Mendonça havia determinado o afastamento preventivo do diretor-geral da PF, Andrei Rodrigues, e do diretor de Inteligência, Leandro Almada. Argumentou que ambos monitoraram seus passos para produzir um relatório apócrifo apresentado à Corte por Moraes. Este, por sua vez, acusou o colega de persegui-lo com vazamentos e de e usar o inquérito do Dark Horse para atacar desafetos [ou seja, os adversários do candidato do PL a presidente, Flávio Bolsonaro].
O também ministro Flávio Dino, que foi ministro da Justiça do governo de Luiz Inácio Lula da Silva (PT), entrou na briga e suspendeu a decisão de Mendonça contra os gestores da PF. Argumentou que o afastamento atrapalhava as investigações sob sua responsabilidade no STF acerca de emendas parlamentares que beneficiariam Daniel Vorcaro.

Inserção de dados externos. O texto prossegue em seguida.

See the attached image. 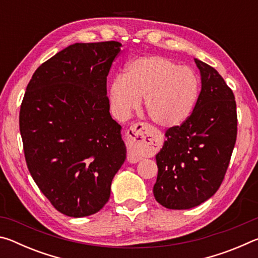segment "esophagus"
Returning <instances> with one entry per match:
<instances>
[{"label":"esophagus","mask_w":258,"mask_h":258,"mask_svg":"<svg viewBox=\"0 0 258 258\" xmlns=\"http://www.w3.org/2000/svg\"><path fill=\"white\" fill-rule=\"evenodd\" d=\"M154 145V132L148 127V125L143 123L133 125L127 132V160L132 164L138 163L143 156L149 154Z\"/></svg>","instance_id":"obj_1"}]
</instances>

Enfim, uma brigalhada pública nunca vista entre ministros do Supremo com cada um deles tomando decisões contra deliberações do outro e todos atropelando a autoridade do presidente da Corte, Edson Fachin. E este não quis dar um basta na situação convocando os brigões para uma sessão plenária de todos os ministros. Empurrou com a barriga. Estabeleceu um prazo de cinco dias úteis para Moraes e Mendonça se explicarem, e de três dias para Mendonça responder ao pedido da Advocacia Geral da União para que revogasse sua decisão sobre os chefes da PF.
Foi diante dessa situação que Edson Fachin, anunciou nesta quarta-feira, 9, que tomou uma atitude aparentemente forte: suspendeu as decisões dos ministros André Mendonça e Flávio Dino sobre a gestão da Polícia Federal e marcou uma sessão plenária para o dia 15 de setembro.
Em seu despacho, ele determinou solenemente "a suspensão da decisão [...] de lavra do ministro André Mendonça, no âmbito da Pet 16.662. [...] Nesta oportunidade e a título de saneamento amplo de feitos em tramitação, reitero a ordem por mim exarada na Pet 16.704, por meio da qual suspendi decisão proferida, na data de hoje, pelo ministro Flávio Dino na Pet 16.669, porquanto o tema ali invocado está sendo regular e devidamente enfrentado por esta Presidência nestes autos, sendo a Presidência – e apenas ela – a autoridade competente para tanto. Aguarde-se o decurso do prazo de informações de Sua Excelência, o ministro André Mendonça, [nota da coluna: os tais cinco dias úteis] após o qual os autos devem retornar conclusos a esta Presidência, para deliberação."
Ou seja, a deliberação fica para depois. E Fachin também empurrou com a barriga a decisão, sobre o diretor-geral da PF, Andrei Rodrigues: "Intime-se o sr. Andrei Augusto Passos Rodrigues, para, em 48 horas, querendo, prestar informações, prazo após o qual sua permanência na direção-geral da Polícia Federal [...] será apreciada por esta Presidência."
Como diz em parte o bordão popular, quase tudo ficou "como dantes no quartel de Abrantes".
Fachin desmarcou a sessão plenária que ocorreria nesta quarta-feira. Há previsão para a próxima terça-feira, 15. Só não ficou tudo como dantes porque ele, ao que parece, pegou para si a relatoria do Inquérito das Fake News. Mas vale esperar até a reunião do plenário.